4. Delivery of Notice. Any notices required to be delivered pursuant to these Bylaws shall be deemed to be delivered when transferred or presented in person or deposited in the United States mail addressed to the person at his, her, or its address as it appears on the records of the Corporation, with sufficient first-class postage prepaid thereon, or when transmitted by electronic means to the address that appears on the records of the corporation.
5. Distribution of Assets. In the event the Corporation must dissolve, voluntarily or otherwise, it shall distribute the remaining assets of the Corporation to an entity or entities with 501(c)(3) status and with similar purposes, as determined by the Board of Directors.
1. Method of Amendment. These Bylaws may be altered, amended, or repealed, and new and other Bylaws may be made and adopted by a two-thirds (⅔) supermajority vote of the Members voting at the meeting or by proxy. A copy of any proposed amendment to these Bylaws shall be delivered with the notice to the Members regarding the vote on such amendment.

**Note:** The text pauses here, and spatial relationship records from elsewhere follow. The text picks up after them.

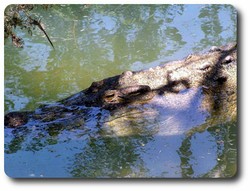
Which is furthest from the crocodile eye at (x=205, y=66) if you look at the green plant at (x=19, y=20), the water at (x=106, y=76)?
the green plant at (x=19, y=20)

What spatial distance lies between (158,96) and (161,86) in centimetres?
9

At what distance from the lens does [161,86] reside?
12.5 feet

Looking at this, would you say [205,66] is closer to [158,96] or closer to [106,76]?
[158,96]

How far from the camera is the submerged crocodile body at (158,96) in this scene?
3.59 metres

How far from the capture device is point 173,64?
377 cm

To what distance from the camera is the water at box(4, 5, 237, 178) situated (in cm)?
341

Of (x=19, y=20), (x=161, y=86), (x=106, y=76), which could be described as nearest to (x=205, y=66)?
(x=161, y=86)

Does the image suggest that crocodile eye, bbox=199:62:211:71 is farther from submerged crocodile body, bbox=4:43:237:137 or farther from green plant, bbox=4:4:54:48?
green plant, bbox=4:4:54:48

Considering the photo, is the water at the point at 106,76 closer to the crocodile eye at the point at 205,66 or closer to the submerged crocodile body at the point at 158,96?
the submerged crocodile body at the point at 158,96

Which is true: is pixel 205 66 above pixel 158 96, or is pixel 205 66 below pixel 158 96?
above

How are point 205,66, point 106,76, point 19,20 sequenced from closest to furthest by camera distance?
point 19,20 < point 106,76 < point 205,66

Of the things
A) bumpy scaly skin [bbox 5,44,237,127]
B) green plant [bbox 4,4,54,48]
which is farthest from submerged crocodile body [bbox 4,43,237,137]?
green plant [bbox 4,4,54,48]

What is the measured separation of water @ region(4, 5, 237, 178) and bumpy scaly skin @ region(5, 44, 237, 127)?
0.06m
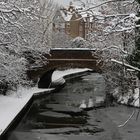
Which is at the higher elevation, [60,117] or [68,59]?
[68,59]

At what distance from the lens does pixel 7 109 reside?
72.9ft

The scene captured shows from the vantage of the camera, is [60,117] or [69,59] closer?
[60,117]

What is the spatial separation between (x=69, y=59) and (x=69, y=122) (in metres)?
14.7

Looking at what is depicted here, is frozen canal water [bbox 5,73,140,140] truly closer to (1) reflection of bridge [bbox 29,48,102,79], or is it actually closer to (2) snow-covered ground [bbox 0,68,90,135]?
(2) snow-covered ground [bbox 0,68,90,135]

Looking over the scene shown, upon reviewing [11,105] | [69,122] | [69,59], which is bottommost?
[69,122]

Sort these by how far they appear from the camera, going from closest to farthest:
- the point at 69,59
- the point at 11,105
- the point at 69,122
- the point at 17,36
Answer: the point at 17,36, the point at 69,122, the point at 11,105, the point at 69,59

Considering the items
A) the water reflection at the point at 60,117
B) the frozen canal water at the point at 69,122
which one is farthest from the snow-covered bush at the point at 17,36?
the frozen canal water at the point at 69,122

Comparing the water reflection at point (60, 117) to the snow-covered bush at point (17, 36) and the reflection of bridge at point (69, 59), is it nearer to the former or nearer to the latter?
the snow-covered bush at point (17, 36)

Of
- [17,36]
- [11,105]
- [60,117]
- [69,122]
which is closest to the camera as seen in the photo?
[17,36]

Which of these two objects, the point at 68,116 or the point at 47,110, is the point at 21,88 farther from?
the point at 68,116

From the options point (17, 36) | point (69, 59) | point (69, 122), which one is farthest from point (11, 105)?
point (69, 59)

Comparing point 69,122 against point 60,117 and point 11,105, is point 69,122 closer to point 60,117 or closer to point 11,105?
point 60,117

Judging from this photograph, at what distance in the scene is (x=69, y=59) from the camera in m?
36.9

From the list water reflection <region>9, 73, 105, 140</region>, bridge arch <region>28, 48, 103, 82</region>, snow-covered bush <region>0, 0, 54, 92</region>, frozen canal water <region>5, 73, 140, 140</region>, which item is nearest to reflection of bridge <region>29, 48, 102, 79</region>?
bridge arch <region>28, 48, 103, 82</region>
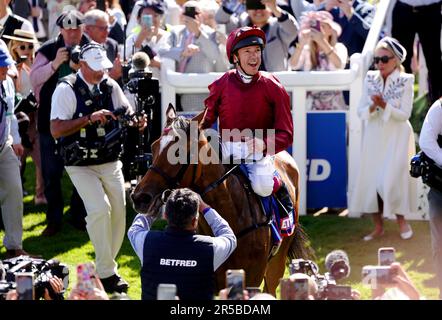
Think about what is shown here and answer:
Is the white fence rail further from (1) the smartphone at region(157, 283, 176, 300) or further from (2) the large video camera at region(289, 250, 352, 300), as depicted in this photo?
(1) the smartphone at region(157, 283, 176, 300)

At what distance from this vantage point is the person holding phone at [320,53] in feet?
38.5

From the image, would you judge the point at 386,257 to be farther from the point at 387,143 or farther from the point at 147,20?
the point at 147,20

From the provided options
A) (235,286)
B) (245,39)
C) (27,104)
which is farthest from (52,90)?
(235,286)

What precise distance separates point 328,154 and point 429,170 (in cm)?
329

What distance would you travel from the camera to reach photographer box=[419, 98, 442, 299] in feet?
27.6

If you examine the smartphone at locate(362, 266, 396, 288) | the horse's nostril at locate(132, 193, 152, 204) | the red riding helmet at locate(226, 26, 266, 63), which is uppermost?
the red riding helmet at locate(226, 26, 266, 63)

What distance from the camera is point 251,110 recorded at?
7.90 metres

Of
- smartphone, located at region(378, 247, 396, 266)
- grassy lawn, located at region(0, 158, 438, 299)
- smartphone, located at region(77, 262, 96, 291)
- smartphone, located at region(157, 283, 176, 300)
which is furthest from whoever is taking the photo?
grassy lawn, located at region(0, 158, 438, 299)

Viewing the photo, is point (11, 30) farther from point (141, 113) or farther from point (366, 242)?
point (366, 242)

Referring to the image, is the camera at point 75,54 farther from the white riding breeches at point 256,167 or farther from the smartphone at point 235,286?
the smartphone at point 235,286

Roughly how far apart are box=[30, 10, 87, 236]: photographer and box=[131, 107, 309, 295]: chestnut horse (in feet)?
11.5

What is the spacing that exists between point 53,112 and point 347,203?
11.6 ft

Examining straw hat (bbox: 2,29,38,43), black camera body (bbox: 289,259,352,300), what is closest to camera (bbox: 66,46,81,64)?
straw hat (bbox: 2,29,38,43)
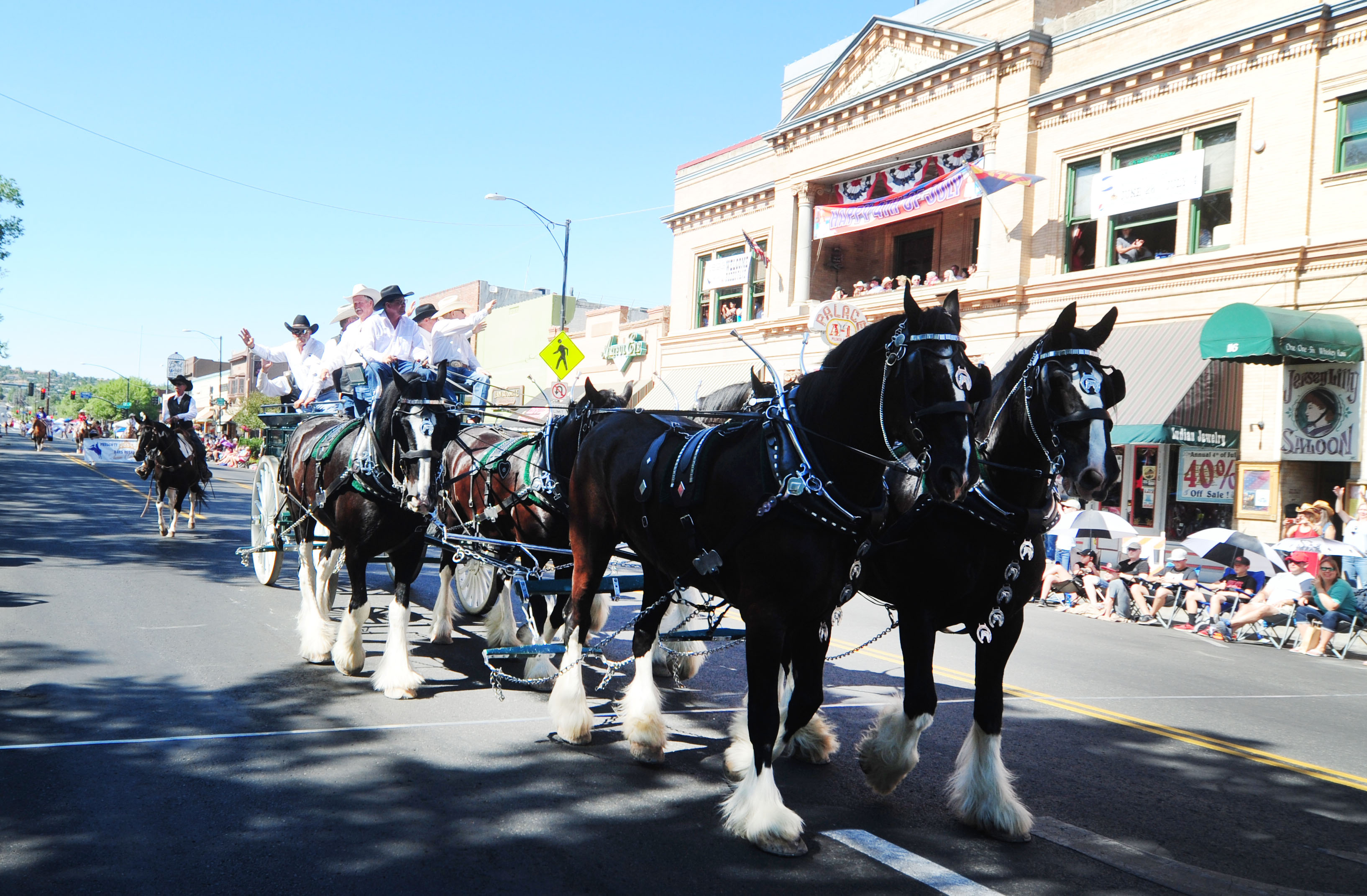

The Board of Directors must provide the Membership with twelve (12) days’ notice of a planned vote to amend these Bylaws. Proposals to change the text of such amendments must be received at least five (5) days before the meeting at which such vote is to take place. The Board of Directors may seek outside counsel in order to confirm the legality of a proposed amendment to the bylaws. This may delay a meeting to vote on amending these Bylaws for up to three (3) weeks.